**Required action:** Take the line containing "Lucrările de investiții" and every line below it through the end of the entries, and output them verbatim, pictures excluded.

**Items from a data source:**

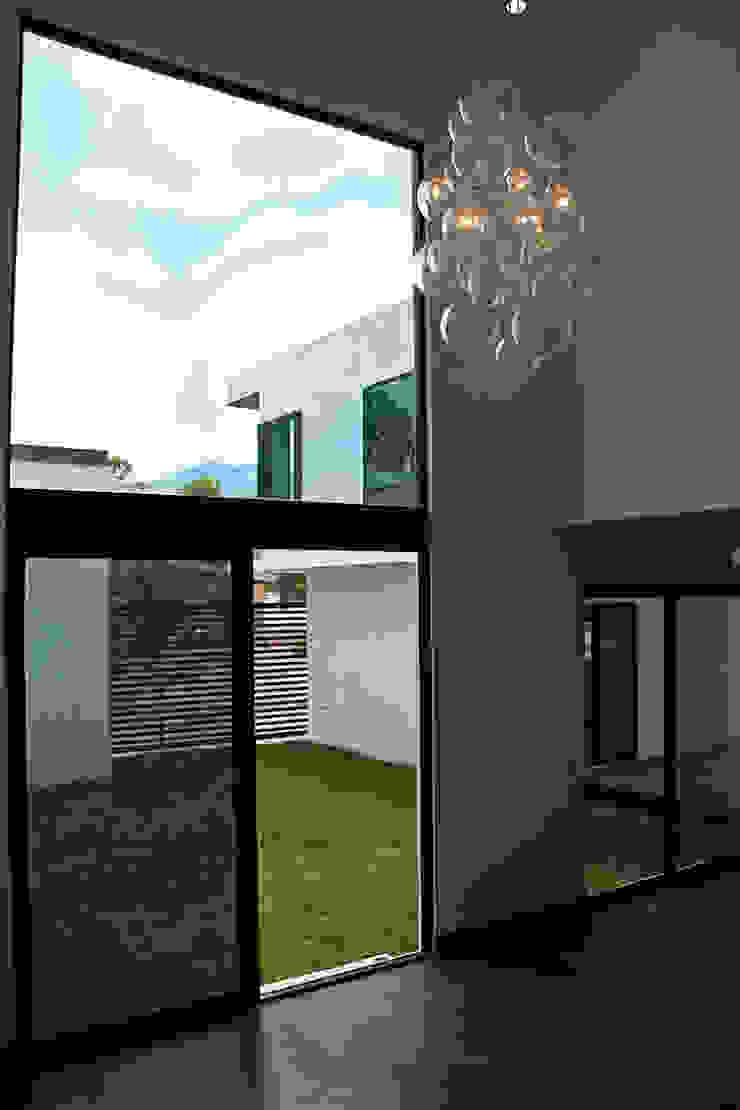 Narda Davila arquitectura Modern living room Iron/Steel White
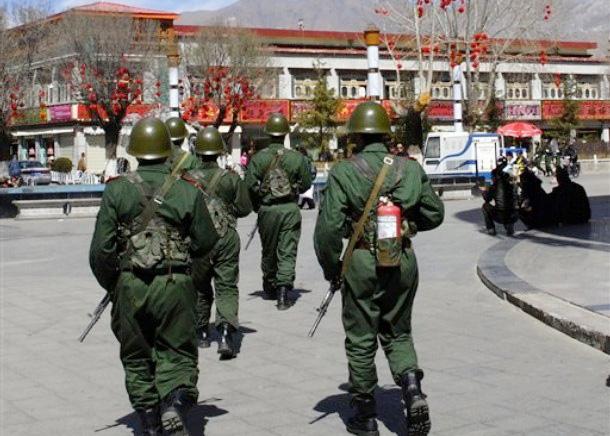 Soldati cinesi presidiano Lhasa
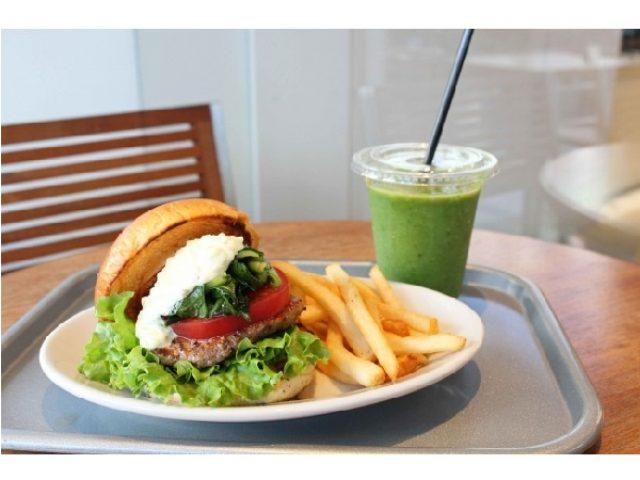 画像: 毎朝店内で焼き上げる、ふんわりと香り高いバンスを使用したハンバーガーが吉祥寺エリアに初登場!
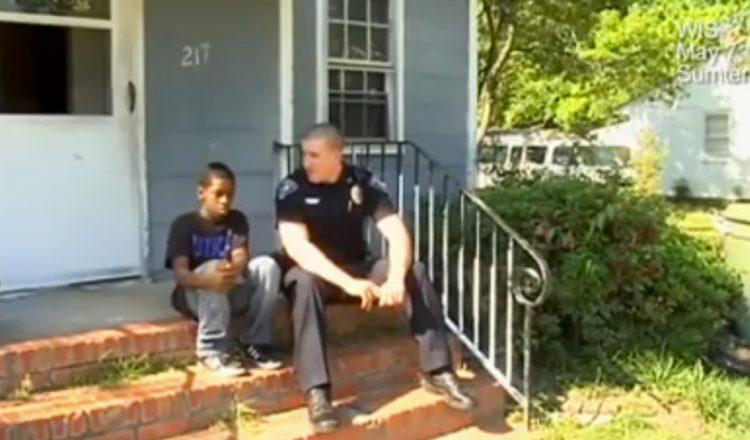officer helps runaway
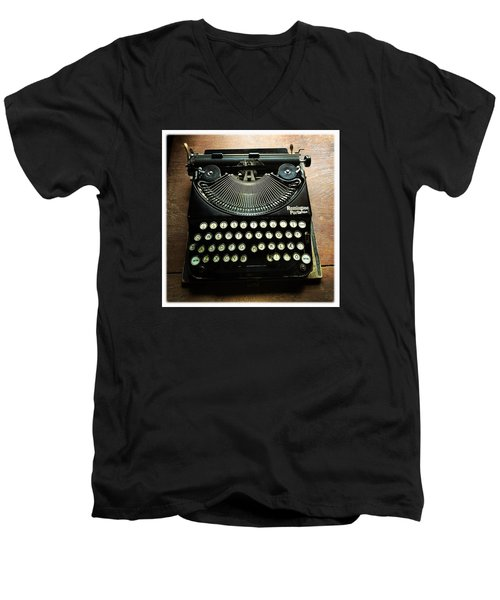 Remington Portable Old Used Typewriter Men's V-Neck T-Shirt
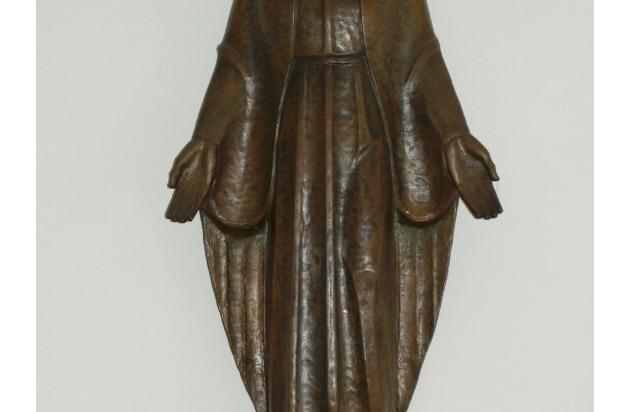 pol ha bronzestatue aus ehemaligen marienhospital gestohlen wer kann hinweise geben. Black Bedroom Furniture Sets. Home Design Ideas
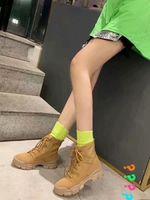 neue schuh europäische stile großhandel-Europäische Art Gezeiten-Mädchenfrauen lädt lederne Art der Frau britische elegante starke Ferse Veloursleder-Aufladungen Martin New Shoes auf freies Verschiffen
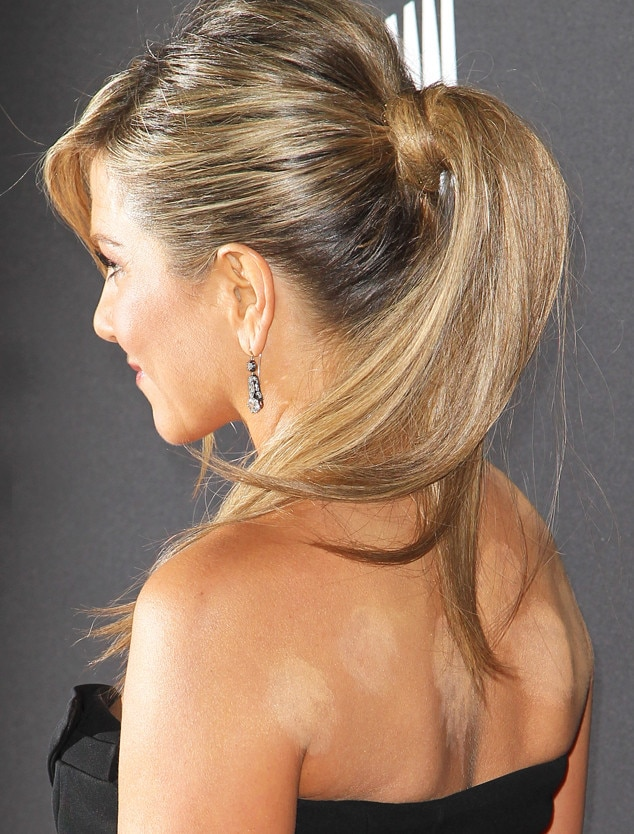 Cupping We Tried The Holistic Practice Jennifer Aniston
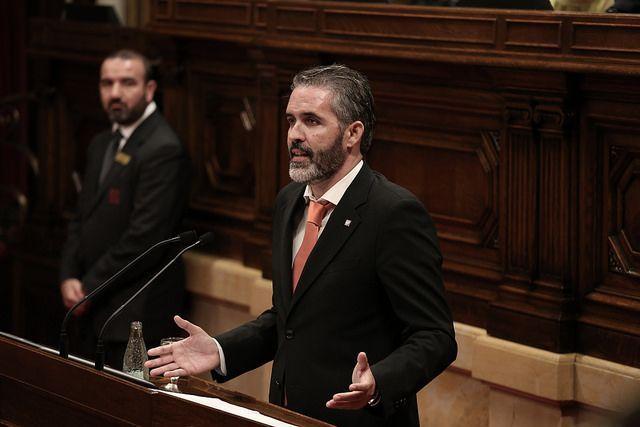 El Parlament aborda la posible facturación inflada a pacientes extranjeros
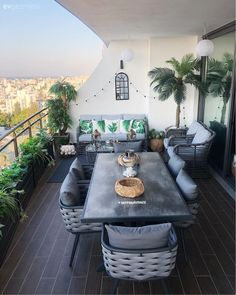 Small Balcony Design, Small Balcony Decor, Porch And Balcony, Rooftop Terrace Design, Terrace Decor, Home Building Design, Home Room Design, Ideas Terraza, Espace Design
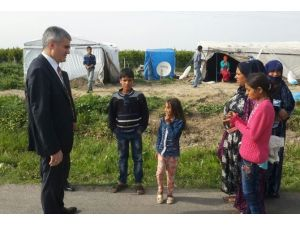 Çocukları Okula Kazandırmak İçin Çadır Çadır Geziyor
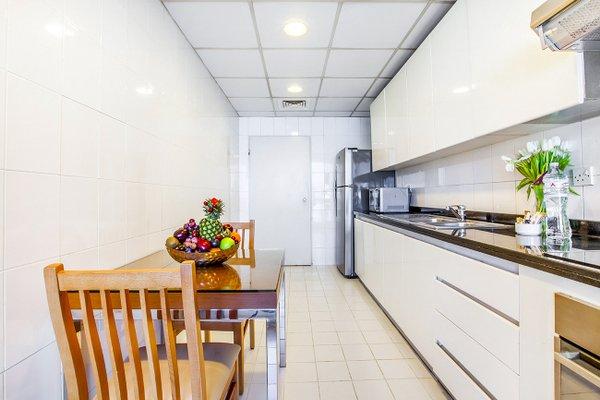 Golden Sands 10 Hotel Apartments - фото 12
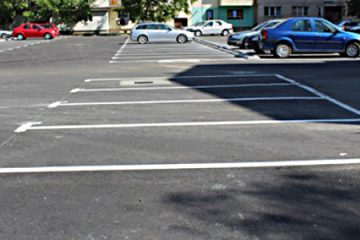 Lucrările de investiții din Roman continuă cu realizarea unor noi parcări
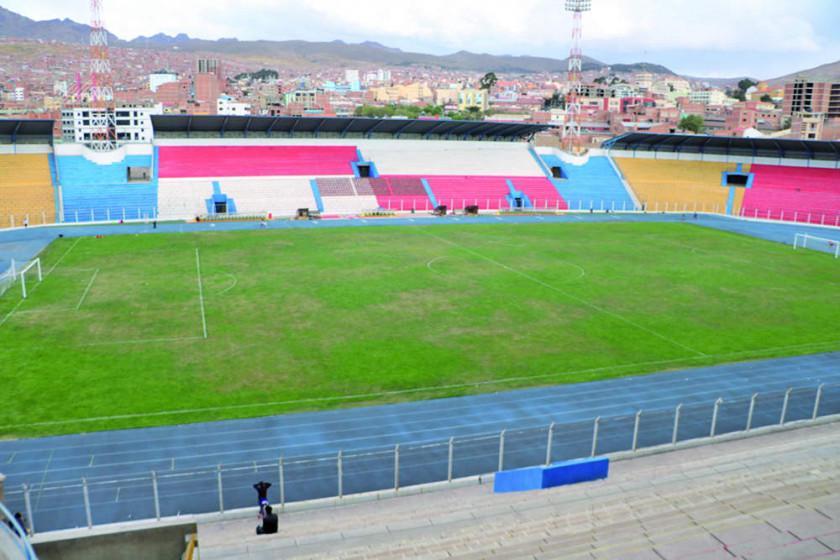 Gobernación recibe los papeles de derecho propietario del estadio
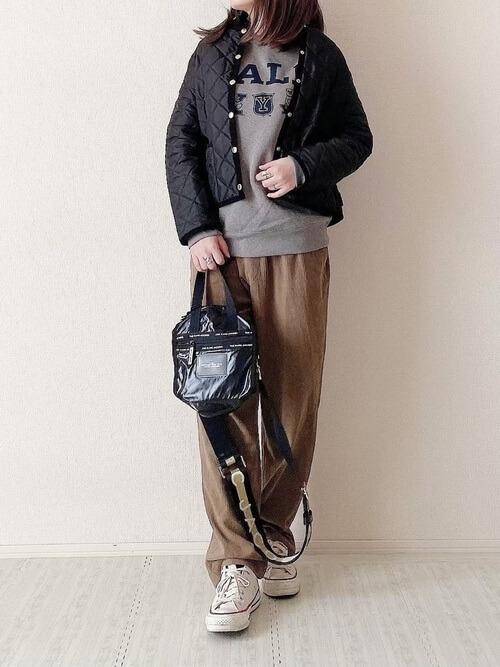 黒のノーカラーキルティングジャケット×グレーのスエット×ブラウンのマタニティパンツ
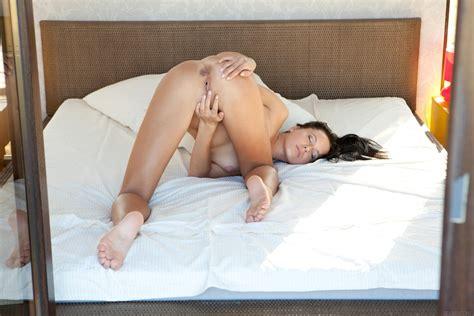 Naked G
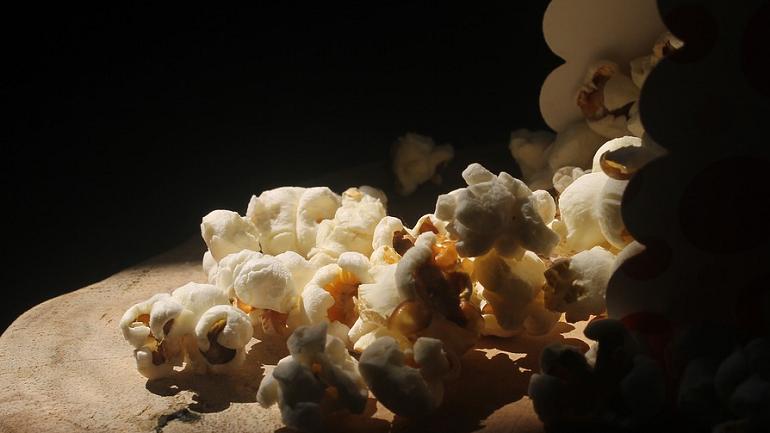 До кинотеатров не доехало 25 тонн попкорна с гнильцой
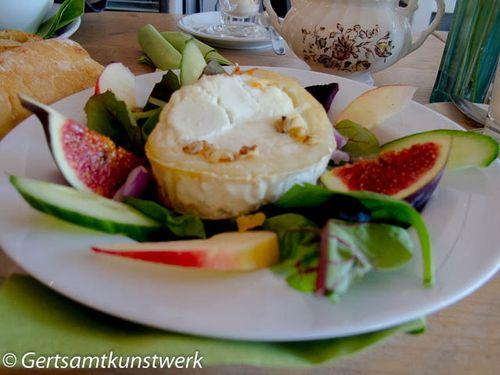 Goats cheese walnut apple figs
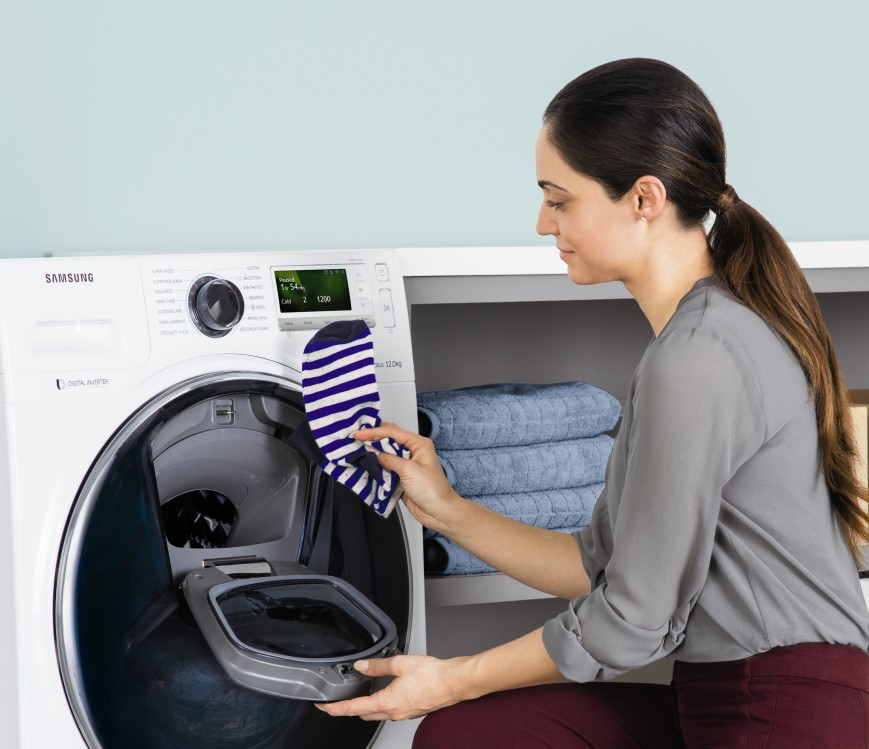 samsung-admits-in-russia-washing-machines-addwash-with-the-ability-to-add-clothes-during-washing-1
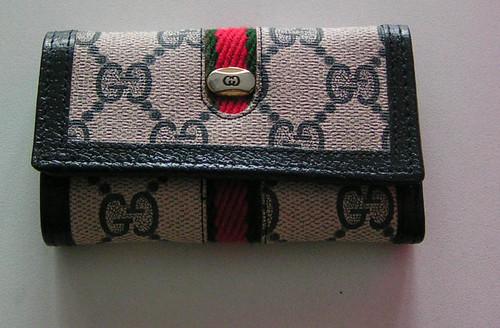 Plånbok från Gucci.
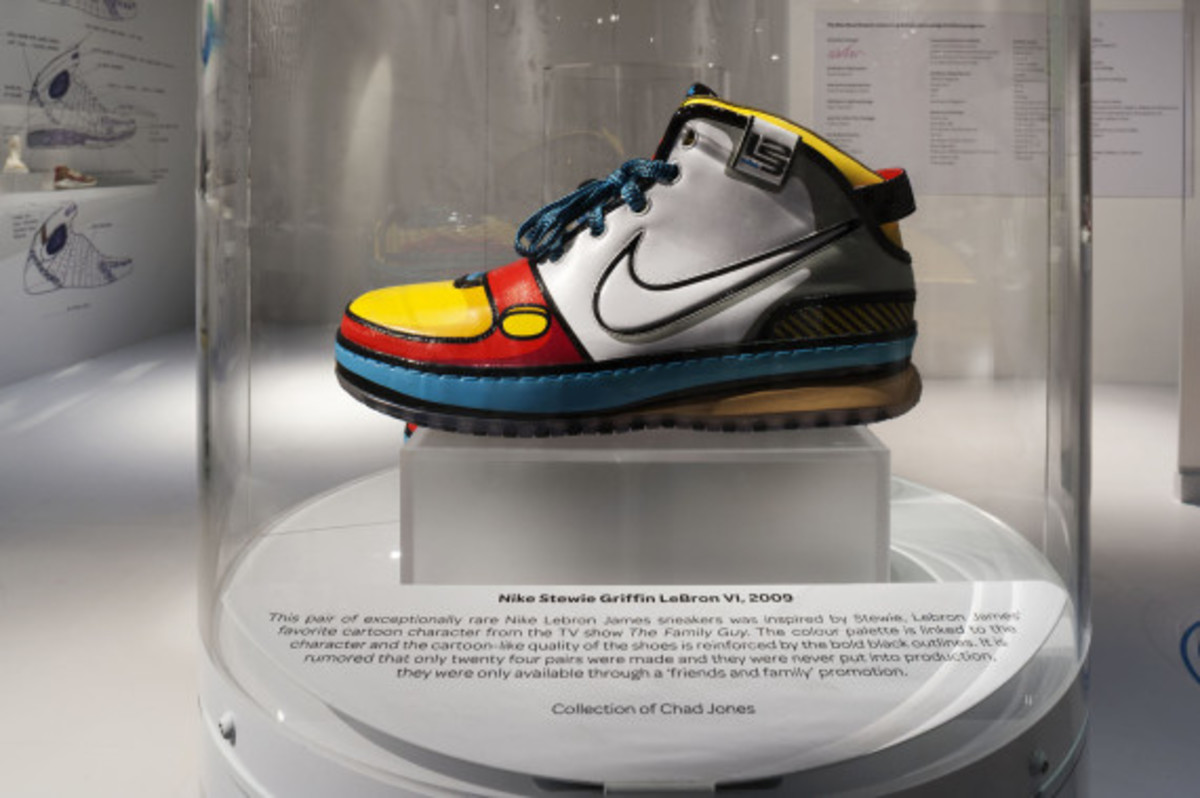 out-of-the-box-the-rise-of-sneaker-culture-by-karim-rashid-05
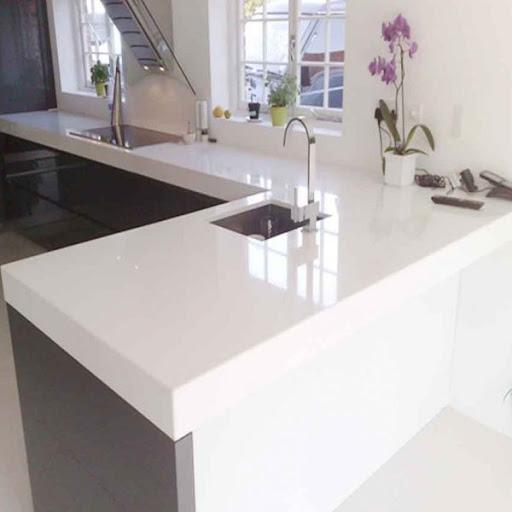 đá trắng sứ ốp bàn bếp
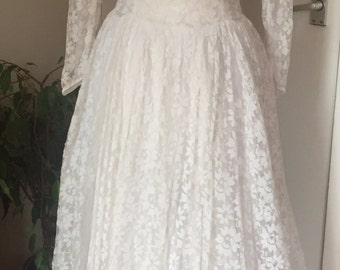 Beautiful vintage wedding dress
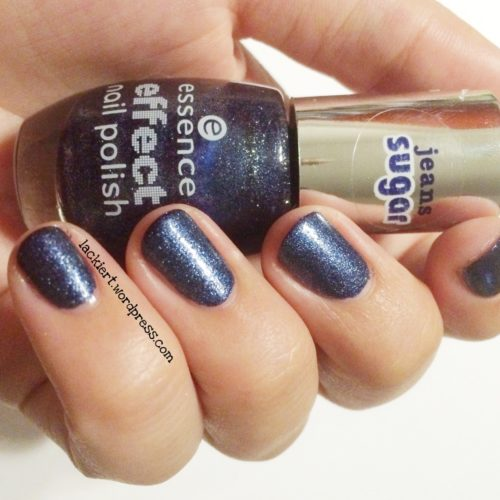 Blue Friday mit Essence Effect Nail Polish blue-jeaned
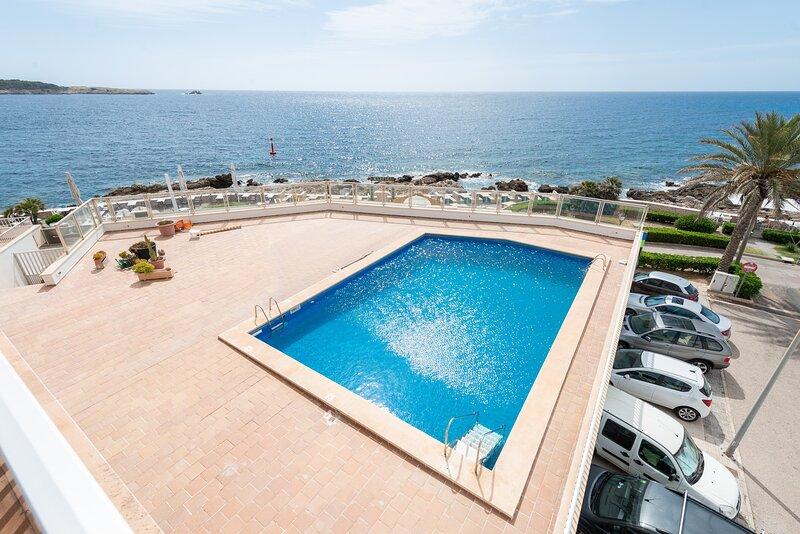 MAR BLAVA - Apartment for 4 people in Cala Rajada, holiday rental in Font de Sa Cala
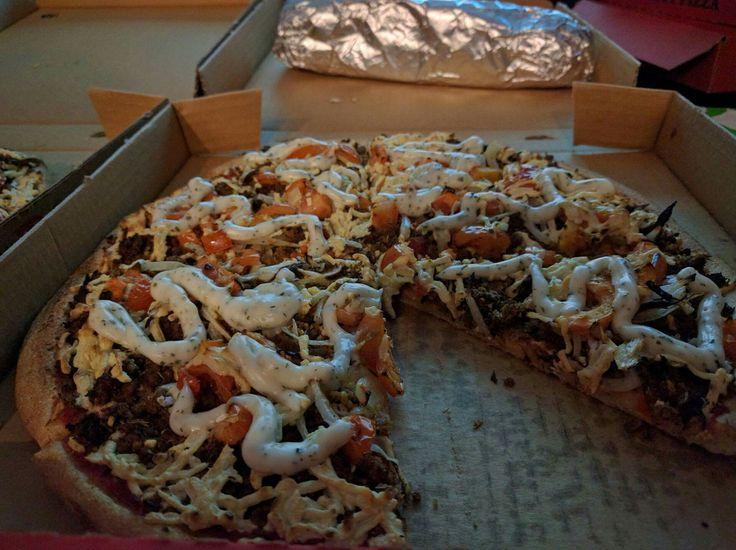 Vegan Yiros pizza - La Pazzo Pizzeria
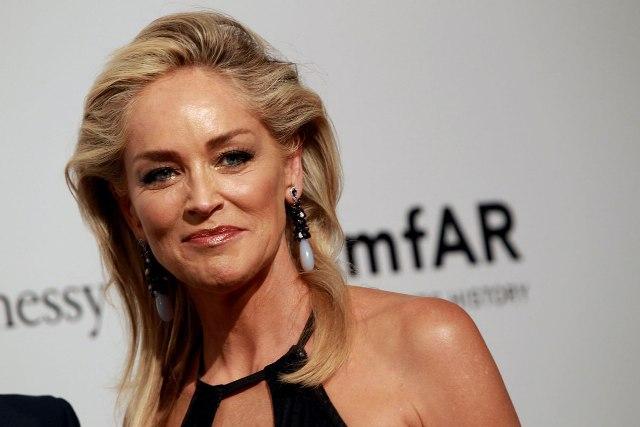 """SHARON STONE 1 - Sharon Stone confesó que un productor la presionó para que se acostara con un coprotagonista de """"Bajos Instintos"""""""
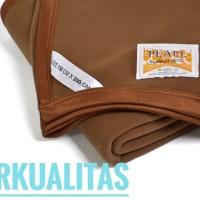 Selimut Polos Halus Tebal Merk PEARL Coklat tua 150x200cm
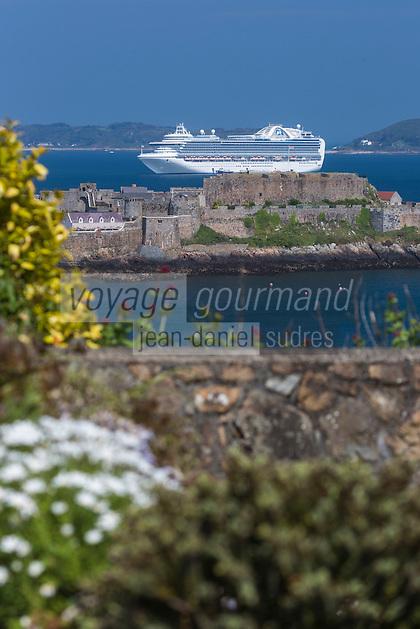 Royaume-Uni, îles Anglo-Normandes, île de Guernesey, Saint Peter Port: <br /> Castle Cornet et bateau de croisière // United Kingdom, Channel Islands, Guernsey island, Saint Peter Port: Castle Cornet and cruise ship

**Answer to the problem:**
 Lucrările de investiții din Roman continuă cu realizarea unor noi parcări
 Gobernación recibe los papeles de derecho propietario del estadio
 黒のノーカラーキルティングジャケット×グレーのスエット×ブラウンのマタニティパンツ
 Naked G
 До кинотеатров не доехало 25 тонн попкорна с гнильцой
 Goats cheese walnut apple figs
 samsung-admits-in-russia-washing-machines-addwash-with-the-ability-to-add-clothes-during-washing-1
 Plånbok från Gucci.
 out-of-the-box-the-rise-of-sneaker-culture-by-karim-rashid-05
 đá trắng sứ ốp bàn bếp
 Beautiful vintage wedding dress
 Blue Friday mit Essence Effect Nail Polish blue-jeaned
 MAR BLAVA - Apartment for 4 people in Cala Rajada, holiday rental in Font de Sa Cala
 Vegan Yiros pizza - La Pazzo Pizzeria
 """SHARON STONE 1 - Sharon Stone confesó que un productor la presionó para que se acostara con un coprotagonista de """"Bajos Instintos"""""""
 Selimut Polos Halus Tebal Merk PEARL Coklat tua 150x200cm
 Royaume-Uni, îles Anglo-Normandes, île de Guernesey, Saint Peter Port: <br /> Castle Cornet et bateau de croisière // United Kingdom, Channel Islands, Guernsey island, Saint Peter Port: Castle Cornet and cruise ship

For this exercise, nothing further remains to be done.